### [Work instruction 1]
Copy the exchange on population and religion from "The people who actually" up to and including "the Westboro Baptists.".
### [Work instruction 2]
For each statement, say yes or no as to whether it agrees with the exchange on population and religion, and quote the words of the exchange that settle it: (a) the annual Russian Roulette idea would reduce the population by one tenth each year; (b) one writer supports ending tax deductions after a family's third child; (c) one writer names a faith-based charity that deals specifically with food.

··· Supplied passage ···

Trying to force more people to live in the absence of resources? You're basically still killing people, you're simply distancing yourselves from the act and washing your hands of the responsibility. Maybe the person who dies will not be the one who can afford longevity treatments; more likely it will be some poor bastard with a different skin color and hat in some distant foreign land. This doesn't seem to worry the people who believe that bearded men live in the sky.

The people who actually believe in the bearded man in that lives in the sky are indeed concerned about living conditions in the third world. That's why they're building wells, providing medical assistance, and working to end child sex trafficking. Admittedly, I don't have a faith based charity off the top of my head that deals with food specifically, though I'm sure that some exist. Point is, the Christians on the receiving end of your condescension certainly exist...but the Christians who are actually working to combat poverty and poor living conditions in the third world are too busy addressing those problems to try and market themselves at a volume that can be heard above the Westboro Baptists.

On the whole, it would probably be more humane to just have everyone in the world play Russian Roulette once a year and thin the herd by 1/6th annually. Oh, wait, that would offend the people who believe that bearded men live in the sky.

Two things here. First, your condescension is misplaced. I don't see how believing that life is valuable is somehow an undesirable trait. Don't get me wrong, I understand that it's common for Christians to place more value on a fetus than a death row inmate, but the abstract concept of "life is sacred" does not seem like a terrible stance to have. That being said, let's roll with your idea for a minute, and have an annual "Russian Roulette Day", where everyone has a 1/6 chance of being shot, because resources. Is it not advantageous for society to keep alive a doctor who won the lottery and heals the poor for free? Is that person truly an equal loss to society than a convicted serial killer? Either we run the risk of losing 1/6 of our core human infrastructure, or we start issuing 'exemptions' for world leaders and decorated veterans...and everyone else with money and/or connections to get on that list. As an added bonus, we know that the drug lords and mobsters aren't going to show up for Roulette Day, so a decade of this plan, and chaos starts getting ever closer to actually happening.

Better yet, don't kill anyone, and incentivize population control. Oh, wait, that would offend the people who believe that bearded men live in the sky.

While sure, many of the people who have absurdly large families are also devoutly religious, that doesn't necessarily make it a direct comparison. I'm fully aligned with the concept of removing all government-based fiscal incentives for having more than three children - got a fourth? Great. No tax deduction after the third, and you pay for schooling out of pocket. If you can pay for 'em, you can have 'em, but if someone is going to get offended by the requirement that the money come from somewhere, that's not something that religion alone is responsible for.

··· Provided data ···

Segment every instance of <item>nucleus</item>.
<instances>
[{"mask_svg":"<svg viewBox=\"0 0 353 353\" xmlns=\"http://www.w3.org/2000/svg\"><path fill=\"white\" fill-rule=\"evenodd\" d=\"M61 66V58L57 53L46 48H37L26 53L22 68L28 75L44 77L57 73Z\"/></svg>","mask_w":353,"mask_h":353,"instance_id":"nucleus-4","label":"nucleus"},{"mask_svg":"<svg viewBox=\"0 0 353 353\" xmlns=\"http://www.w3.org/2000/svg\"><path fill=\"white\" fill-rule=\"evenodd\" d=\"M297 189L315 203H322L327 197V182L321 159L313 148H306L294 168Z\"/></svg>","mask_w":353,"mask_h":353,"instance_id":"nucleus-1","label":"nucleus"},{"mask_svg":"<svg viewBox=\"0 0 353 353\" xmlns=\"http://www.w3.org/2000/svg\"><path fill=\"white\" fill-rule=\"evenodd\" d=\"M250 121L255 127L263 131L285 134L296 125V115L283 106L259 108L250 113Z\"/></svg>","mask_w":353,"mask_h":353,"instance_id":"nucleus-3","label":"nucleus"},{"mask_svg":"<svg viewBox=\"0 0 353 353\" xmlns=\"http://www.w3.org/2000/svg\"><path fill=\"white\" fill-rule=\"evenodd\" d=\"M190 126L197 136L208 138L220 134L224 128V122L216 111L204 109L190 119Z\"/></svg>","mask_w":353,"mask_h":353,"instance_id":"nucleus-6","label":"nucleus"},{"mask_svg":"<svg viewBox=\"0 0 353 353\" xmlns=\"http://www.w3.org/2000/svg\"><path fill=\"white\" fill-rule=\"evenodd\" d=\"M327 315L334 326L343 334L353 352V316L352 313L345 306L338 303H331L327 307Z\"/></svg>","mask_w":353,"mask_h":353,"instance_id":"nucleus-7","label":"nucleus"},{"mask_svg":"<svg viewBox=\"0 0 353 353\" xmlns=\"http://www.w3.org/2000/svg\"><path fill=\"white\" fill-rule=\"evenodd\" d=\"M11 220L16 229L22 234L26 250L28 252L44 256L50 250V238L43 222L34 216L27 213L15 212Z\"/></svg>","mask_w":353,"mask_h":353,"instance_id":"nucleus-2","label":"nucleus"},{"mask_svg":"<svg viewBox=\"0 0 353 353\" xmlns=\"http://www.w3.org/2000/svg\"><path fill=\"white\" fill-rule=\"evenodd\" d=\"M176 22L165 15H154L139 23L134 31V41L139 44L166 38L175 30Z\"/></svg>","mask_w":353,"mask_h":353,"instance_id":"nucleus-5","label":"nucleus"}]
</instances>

···

### [Answer section 1]
The people who actually believe in the bearded man in that lives in the sky are indeed concerned about living conditions in the third world. That's why they're building wells, providing medical assistance, and working to end child sex trafficking. Admittedly, I don't have a faith based charity off the top of my head that deals with food specifically, though I'm sure that some exist. Point is, the Christians on the receiving end of your condescension certainly exist...but the Christians who are actually working to combat poverty and poor living conditions in the third world are too busy addressing those problems to try and market themselves at a volume that can be heard above the Westboro Baptists.

### [Answer section 2]
(a) No: "thin the herd by 1/6th annually."
(b) Yes: "No tax deduction after the third, and you pay for schooling out of pocket."
(c) No: "I don't have a faith based charity off the top of my head that deals with food specifically"